::: DATA RECORDS :::
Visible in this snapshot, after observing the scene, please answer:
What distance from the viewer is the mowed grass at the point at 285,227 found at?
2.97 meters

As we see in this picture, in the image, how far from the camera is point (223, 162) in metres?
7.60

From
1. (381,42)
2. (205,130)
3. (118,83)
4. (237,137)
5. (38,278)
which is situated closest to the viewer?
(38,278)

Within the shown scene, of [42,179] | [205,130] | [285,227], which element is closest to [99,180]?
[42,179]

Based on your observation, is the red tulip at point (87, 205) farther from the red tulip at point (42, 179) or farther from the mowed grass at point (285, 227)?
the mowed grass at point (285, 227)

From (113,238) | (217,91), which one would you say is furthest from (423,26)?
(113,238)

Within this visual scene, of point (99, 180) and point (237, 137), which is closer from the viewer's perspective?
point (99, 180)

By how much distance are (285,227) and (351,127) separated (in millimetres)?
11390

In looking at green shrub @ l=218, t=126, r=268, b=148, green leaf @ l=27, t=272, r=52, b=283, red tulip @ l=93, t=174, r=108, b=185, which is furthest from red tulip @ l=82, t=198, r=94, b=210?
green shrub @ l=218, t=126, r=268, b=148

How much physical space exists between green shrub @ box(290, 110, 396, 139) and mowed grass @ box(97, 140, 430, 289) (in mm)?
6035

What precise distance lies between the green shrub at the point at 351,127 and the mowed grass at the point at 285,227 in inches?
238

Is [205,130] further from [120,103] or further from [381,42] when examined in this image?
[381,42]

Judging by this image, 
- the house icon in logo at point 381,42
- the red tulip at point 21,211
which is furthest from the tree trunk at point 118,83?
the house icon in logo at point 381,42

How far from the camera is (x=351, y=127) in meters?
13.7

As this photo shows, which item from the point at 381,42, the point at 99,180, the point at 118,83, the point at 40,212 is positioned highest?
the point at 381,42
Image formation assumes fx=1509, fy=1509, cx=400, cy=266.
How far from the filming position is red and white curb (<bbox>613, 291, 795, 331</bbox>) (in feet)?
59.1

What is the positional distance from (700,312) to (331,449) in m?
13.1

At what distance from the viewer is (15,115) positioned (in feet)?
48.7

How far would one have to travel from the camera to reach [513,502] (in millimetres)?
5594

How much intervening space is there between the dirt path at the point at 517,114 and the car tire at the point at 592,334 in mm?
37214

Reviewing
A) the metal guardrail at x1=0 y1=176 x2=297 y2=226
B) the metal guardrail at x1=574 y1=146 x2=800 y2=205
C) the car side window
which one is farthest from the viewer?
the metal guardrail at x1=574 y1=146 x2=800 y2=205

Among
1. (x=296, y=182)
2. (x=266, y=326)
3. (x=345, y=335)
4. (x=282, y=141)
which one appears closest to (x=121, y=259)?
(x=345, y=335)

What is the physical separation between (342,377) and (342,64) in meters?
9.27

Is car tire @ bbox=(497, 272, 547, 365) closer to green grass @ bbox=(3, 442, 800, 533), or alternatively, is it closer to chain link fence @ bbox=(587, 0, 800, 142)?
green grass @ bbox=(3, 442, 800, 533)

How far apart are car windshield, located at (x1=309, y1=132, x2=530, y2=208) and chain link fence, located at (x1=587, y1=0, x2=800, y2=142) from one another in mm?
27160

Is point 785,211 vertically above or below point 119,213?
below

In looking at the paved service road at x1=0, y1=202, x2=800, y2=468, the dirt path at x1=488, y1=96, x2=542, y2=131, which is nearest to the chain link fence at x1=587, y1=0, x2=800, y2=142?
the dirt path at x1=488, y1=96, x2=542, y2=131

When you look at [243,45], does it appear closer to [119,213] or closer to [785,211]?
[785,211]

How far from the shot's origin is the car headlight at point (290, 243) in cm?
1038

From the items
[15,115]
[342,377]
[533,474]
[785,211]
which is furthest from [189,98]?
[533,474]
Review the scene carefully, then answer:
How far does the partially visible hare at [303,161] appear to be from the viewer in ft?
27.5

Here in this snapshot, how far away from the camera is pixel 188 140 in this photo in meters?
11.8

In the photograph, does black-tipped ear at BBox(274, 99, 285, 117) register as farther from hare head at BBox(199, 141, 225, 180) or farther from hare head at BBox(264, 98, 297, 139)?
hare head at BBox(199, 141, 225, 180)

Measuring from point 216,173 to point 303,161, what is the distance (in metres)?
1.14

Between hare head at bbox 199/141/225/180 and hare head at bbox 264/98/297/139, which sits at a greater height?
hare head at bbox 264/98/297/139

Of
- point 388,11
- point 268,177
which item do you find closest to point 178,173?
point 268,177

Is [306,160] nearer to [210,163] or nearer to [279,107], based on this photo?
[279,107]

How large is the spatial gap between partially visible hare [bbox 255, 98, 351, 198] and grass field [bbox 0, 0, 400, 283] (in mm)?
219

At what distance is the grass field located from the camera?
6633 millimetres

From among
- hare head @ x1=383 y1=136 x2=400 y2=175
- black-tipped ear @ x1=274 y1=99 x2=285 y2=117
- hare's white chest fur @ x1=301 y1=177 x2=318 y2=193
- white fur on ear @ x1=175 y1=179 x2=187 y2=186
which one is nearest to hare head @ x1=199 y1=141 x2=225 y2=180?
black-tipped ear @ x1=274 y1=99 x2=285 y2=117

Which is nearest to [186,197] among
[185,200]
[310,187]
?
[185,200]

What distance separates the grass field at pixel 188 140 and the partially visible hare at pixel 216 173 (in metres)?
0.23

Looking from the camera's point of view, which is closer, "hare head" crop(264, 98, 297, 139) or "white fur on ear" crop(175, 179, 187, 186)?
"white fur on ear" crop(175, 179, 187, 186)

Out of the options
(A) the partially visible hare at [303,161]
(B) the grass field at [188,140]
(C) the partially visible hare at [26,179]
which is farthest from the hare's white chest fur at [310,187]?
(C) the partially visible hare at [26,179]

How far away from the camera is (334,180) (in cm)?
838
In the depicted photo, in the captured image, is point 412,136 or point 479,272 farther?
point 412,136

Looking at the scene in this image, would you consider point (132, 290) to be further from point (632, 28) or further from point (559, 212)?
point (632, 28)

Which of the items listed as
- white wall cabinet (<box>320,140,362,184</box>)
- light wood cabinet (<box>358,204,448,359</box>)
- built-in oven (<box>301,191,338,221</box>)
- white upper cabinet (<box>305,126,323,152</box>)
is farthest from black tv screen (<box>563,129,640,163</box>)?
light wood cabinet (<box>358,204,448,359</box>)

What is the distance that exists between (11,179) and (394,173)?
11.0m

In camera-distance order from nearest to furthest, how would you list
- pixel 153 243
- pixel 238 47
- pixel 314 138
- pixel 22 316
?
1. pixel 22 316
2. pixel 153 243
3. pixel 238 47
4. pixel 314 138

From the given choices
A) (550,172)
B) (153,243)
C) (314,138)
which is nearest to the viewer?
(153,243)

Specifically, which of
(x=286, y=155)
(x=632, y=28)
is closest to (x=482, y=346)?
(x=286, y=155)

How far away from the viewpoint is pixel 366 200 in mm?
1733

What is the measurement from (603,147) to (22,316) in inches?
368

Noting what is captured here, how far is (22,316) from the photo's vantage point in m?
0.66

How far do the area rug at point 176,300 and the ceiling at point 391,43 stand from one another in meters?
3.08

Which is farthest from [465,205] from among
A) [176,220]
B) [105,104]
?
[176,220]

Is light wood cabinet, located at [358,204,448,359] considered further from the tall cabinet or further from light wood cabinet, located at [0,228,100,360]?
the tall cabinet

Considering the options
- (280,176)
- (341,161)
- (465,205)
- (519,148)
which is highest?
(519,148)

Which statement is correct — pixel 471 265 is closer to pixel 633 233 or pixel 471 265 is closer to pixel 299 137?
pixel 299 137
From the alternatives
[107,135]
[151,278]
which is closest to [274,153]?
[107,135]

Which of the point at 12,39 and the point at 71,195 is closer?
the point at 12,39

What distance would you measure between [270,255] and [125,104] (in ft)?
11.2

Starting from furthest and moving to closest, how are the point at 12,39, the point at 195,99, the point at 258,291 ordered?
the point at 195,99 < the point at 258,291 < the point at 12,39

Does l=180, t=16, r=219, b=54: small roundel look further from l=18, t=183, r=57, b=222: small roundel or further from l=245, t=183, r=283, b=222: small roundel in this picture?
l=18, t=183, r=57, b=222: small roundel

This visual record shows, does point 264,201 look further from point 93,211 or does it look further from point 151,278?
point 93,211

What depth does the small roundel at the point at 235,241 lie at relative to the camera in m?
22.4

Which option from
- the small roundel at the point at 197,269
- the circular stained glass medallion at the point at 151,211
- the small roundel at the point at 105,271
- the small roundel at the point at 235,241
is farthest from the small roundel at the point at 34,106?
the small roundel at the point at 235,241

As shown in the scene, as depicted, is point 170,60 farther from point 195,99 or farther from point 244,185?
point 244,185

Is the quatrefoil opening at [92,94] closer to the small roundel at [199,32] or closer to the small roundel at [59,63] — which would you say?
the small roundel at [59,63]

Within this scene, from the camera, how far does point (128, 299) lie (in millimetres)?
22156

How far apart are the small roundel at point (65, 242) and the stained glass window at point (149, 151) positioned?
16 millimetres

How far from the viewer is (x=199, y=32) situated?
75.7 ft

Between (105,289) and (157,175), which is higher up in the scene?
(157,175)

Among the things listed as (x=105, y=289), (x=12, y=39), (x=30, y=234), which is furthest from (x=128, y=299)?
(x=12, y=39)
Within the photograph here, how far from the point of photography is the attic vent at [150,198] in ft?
:::
» EXERCISE OBJECTIVE:
Convert the lines from the one containing "What depth does" through the end of the records into a JSON list of strings, one string per line, leaving out blank lines.

» EXERCISE ANSWER:
[
  "What depth does the small roundel at the point at 235,241 lie at relative to the camera in m?",
  "22.4",
  "Which option from",
  "- the small roundel at the point at 197,269",
  "- the circular stained glass medallion at the point at 151,211",
  "- the small roundel at the point at 105,271",
  "- the small roundel at the point at 235,241",
  "is farthest from the small roundel at the point at 34,106?",
  "the small roundel at the point at 235,241",
  "As shown in the scene, as depicted, is point 170,60 farther from point 195,99 or farther from point 244,185?",
  "point 244,185",
  "Is the quatrefoil opening at [92,94] closer to the small roundel at [199,32] or closer to the small roundel at [59,63] — which would you say?",
  "the small roundel at [59,63]",
  "Within this scene, from the camera, how far does point (128, 299) lie (in millimetres)?",
  "22156",
  "How far apart are the small roundel at point (65, 242) and the stained glass window at point (149, 151) positioned?",
  "16 millimetres",
  "How far from the viewer is (x=199, y=32) situated?",
  "75.7 ft",
  "Between (105,289) and (157,175), which is higher up in the scene?",
  "(157,175)",
  "Among the things listed as (x=105, y=289), (x=12, y=39), (x=30, y=234), which is furthest from (x=128, y=299)?",
  "(x=12, y=39)",
  "Within the photograph here, how far from the point of photography is the attic vent at [150,198] in ft?"
]